- Exercise goal
Make an exact copy of all the entries below, with the pictures left out.

___ Records to use ___

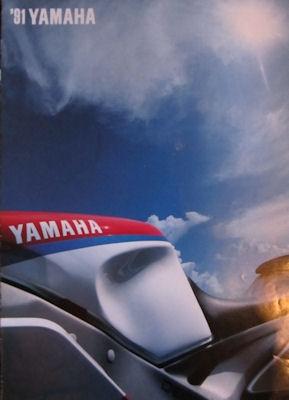 Yamaha Programm 1991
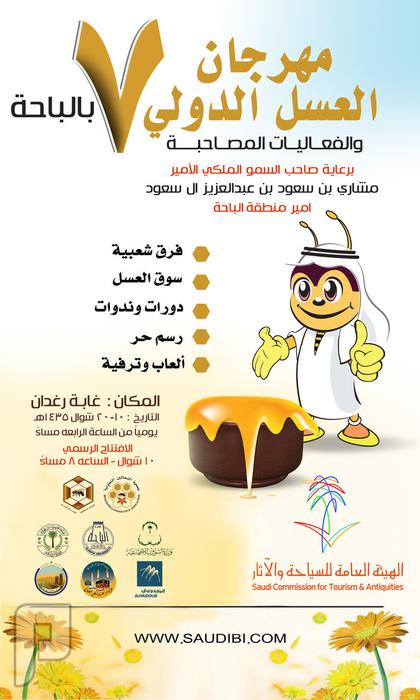 مهرجان العسل الدولي 7 بالباحة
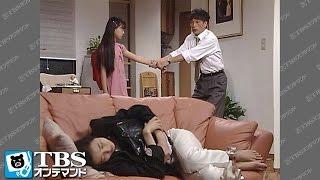 夏休みも終わりに近づき、吾郎(堺正章)達は子供達の宿題を手伝う。が、菜穂...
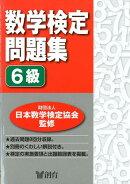 数学検定問題集6級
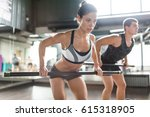 portrait of strong muscular... | Shutterstock . vector #615318905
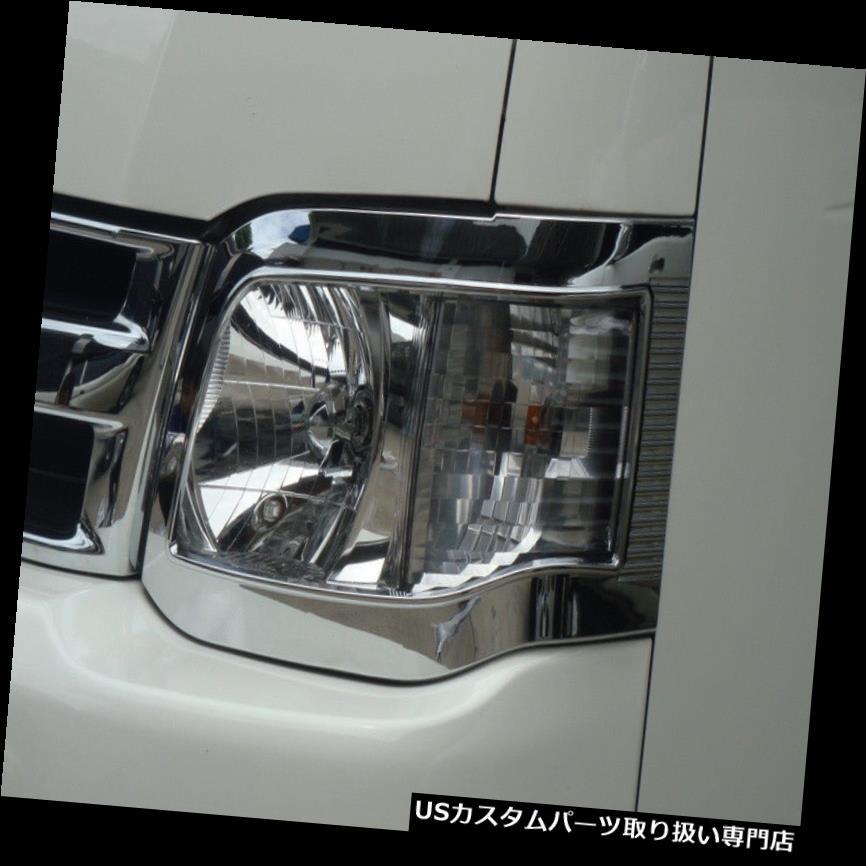 Lh Rh Chrome Line Head Lamp Light Cover Trim Fits Isuzu D-Max Hi-Lander 2016 17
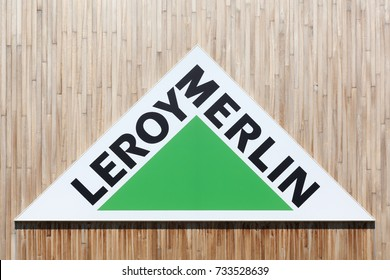 Merlin Images Stock Photos Vectors Shutterstock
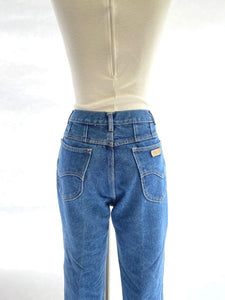 80s High Waisted Light Wash Jeans, By Gitano, M/L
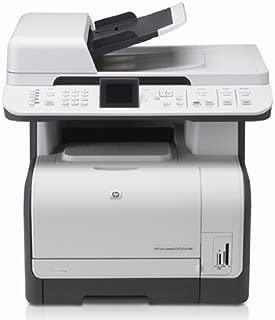 HP CM1312NFI Color Laserjet Printer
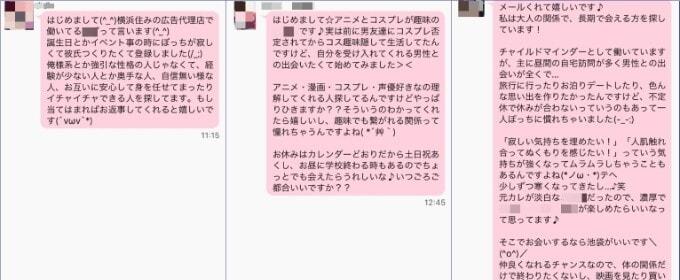 ワクワクメールの長文メッセージの一例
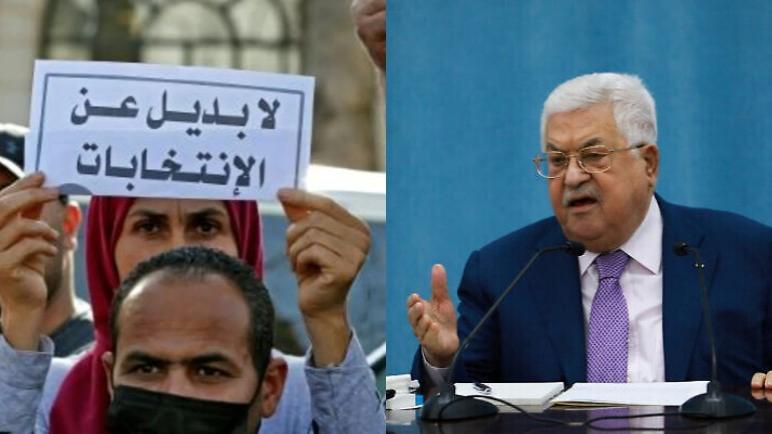 مظاهرات بعد قرار عباس تأجيل الانتخابات الفلسطينية وحماس تعلق: قيادة هزيلة لا تمثل الشعب الفلسطيني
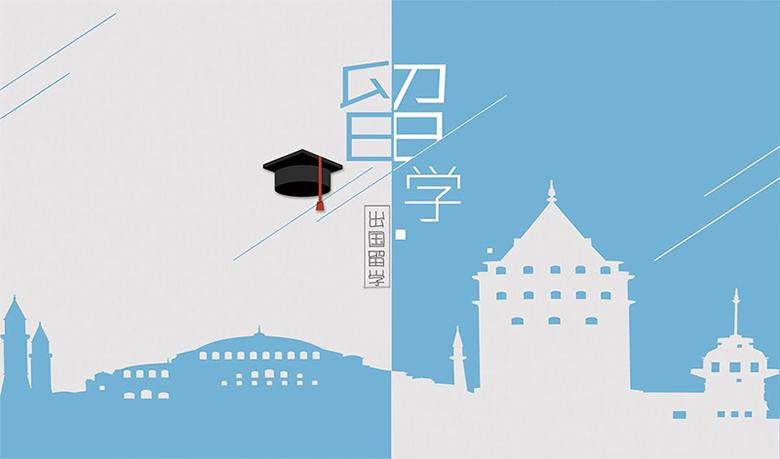 北京选择留日的培训机构是哪家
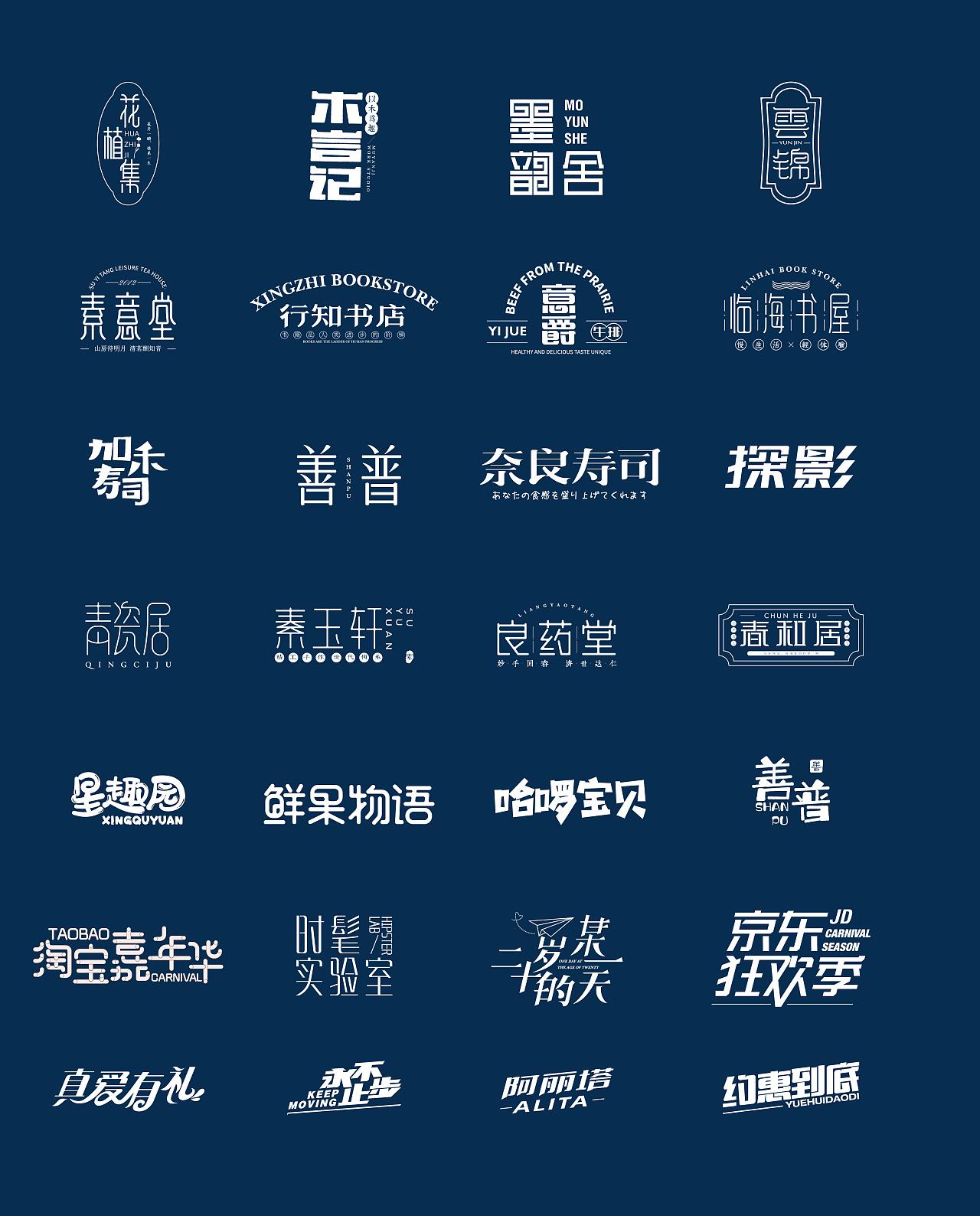 29P Creative Chinese font logo design scheme #.1682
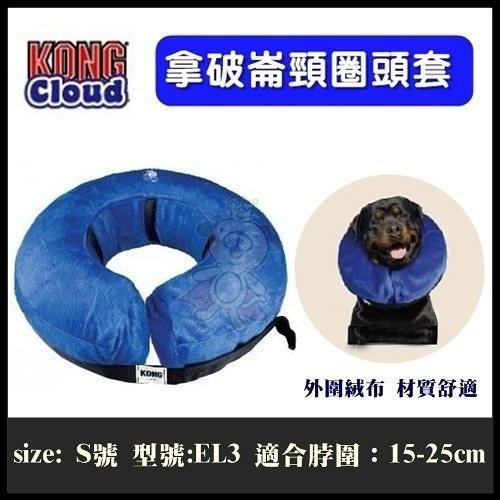 *King Wang*KONG‧E-Collars 拿破崙頸圈頭套 Cloud Collar (EL3) S號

___

- Answer area
 Yamaha Programm 1991
 مهرجان العسل الدولي 7 بالباحة
 夏休みも終わりに近づき、吾郎(堺正章)達は子供達の宿題を手伝う。が、菜穂...
 数学検定問題集6級
 portrait of strong muscular... | Shutterstock . vector #615318905
 Lh Rh Chrome Line Head Lamp Light Cover Trim Fits Isuzu D-Max Hi-Lander 2016 17
 Merlin Images Stock Photos Vectors Shutterstock
 80s High Waisted Light Wash Jeans, By Gitano, M/L
 HP CM1312NFI Color Laserjet Printer
 ワクワクメールの長文メッセージの一例
 مظاهرات بعد قرار عباس تأجيل الانتخابات الفلسطينية وحماس تعلق: قيادة هزيلة لا تمثل الشعب الفلسطيني
 北京选择留日的培训机构是哪家
 29P Creative Chinese font logo design scheme #.1682
 *King Wang*KONG‧E-Collars 拿破崙頸圈頭套 Cloud Collar (EL3) S號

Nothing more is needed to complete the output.